• [TASK TO CARRY OUT]
Write out exactly the lines running from the one with "Ramo do salgueiro" to the end of the data, including both of those lines and excluding pictures.
Start of DATA FOR THE TASK
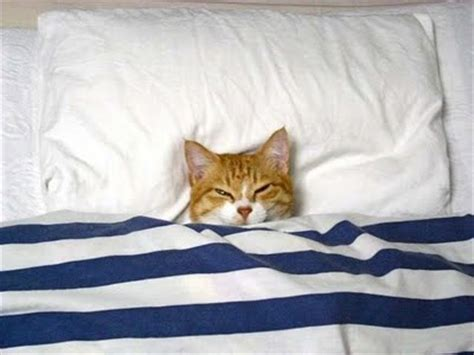 kitten in bed 35 of the funniest cats giftsdirect com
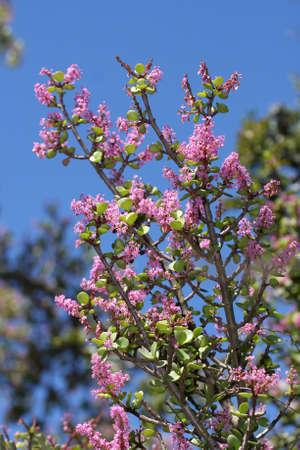 Pretty mauve flowers of the spekboom bush or shrub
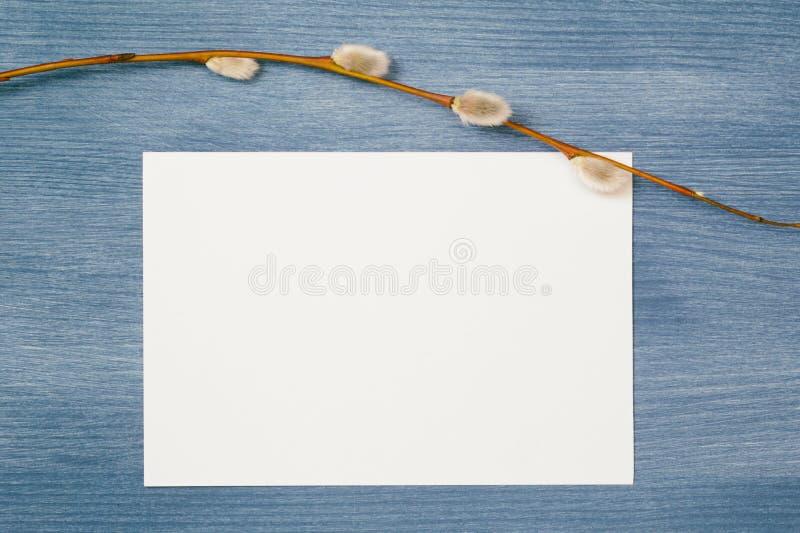 Ramo do salgueiro no cartão de papel fotografia de stock royalty free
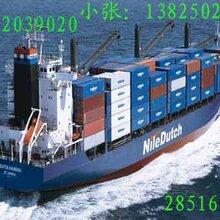 霸州到广州海运禹航物流海运价格海运船期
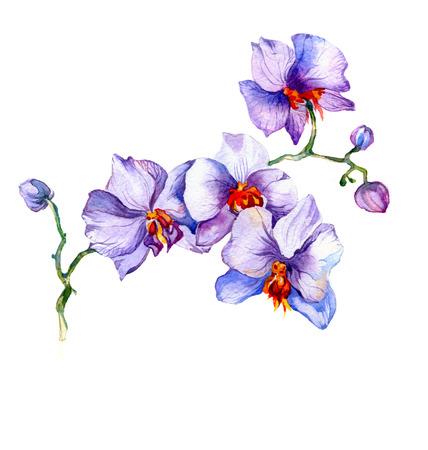 de nieuwe weergave van de orchidee aquarel hand getekende voor briefkaart die op de witte achtergrond Stockfoto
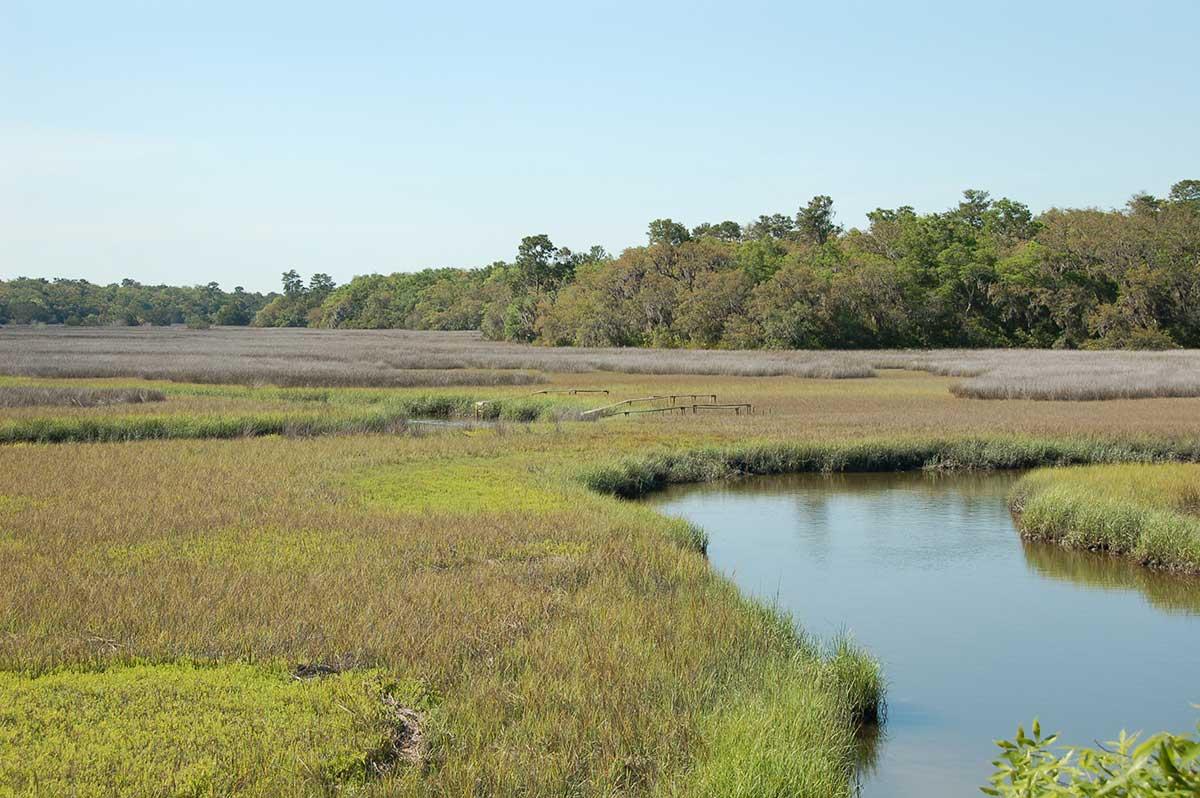 Marsh platform and tidal creek in Florida.
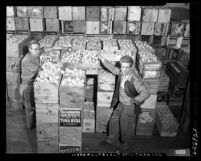 Two men standing amongst crates of illegal oranges in warehouse, Los Angeles, Calif., circa 1954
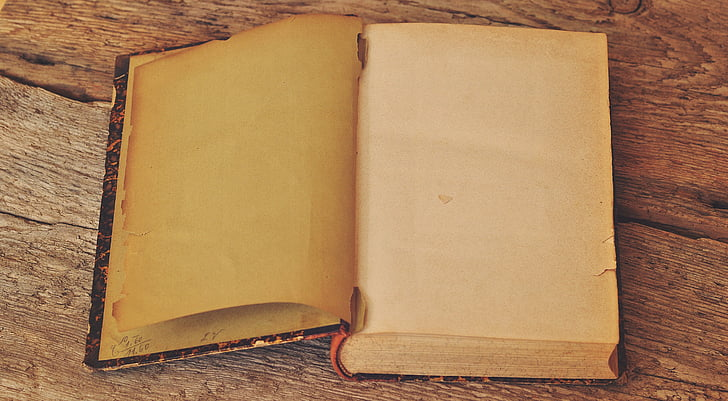 book, old, antique, pages, empty pages, book pages, retro look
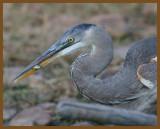 great blue heron-10-24-12-544b.JPG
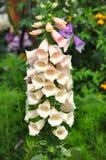 Flores brancas em Hong Kong Flower Exhibition fotografia de stock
End of DATA FOR THE TASK
• [SOLUTION FOR THIS TASK]
 Ramo do salgueiro no cartão de papel fotografia de stock royalty free
 霸州到广州海运禹航物流海运价格海运船期
 de nieuwe weergave van de orchidee aquarel hand getekende voor briefkaart die op de witte achtergrond Stockfoto
 Marsh platform and tidal creek in Florida.
 Two men standing amongst crates of illegal oranges in warehouse, Los Angeles, Calif., circa 1954
 book, old, antique, pages, empty pages, book pages, retro look
 great blue heron-10-24-12-544b.JPG
 Flores brancas em Hong Kong Flower Exhibition fotografia de stock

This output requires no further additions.